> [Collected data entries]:
---
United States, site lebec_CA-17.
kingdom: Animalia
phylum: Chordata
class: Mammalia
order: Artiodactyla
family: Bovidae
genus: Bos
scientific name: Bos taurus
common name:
---
> [Aim of the exercise]:
Every word in the records must appear in your copy exactly as it does above.

> [Written response]:
United States, site lebec_CA-17.
kingdom: Animalia
phylum: Chordata
class: Mammalia
order: Artiodactyla
family: Bovidae
genus: Bos
scientific name: Bos taurus
common name:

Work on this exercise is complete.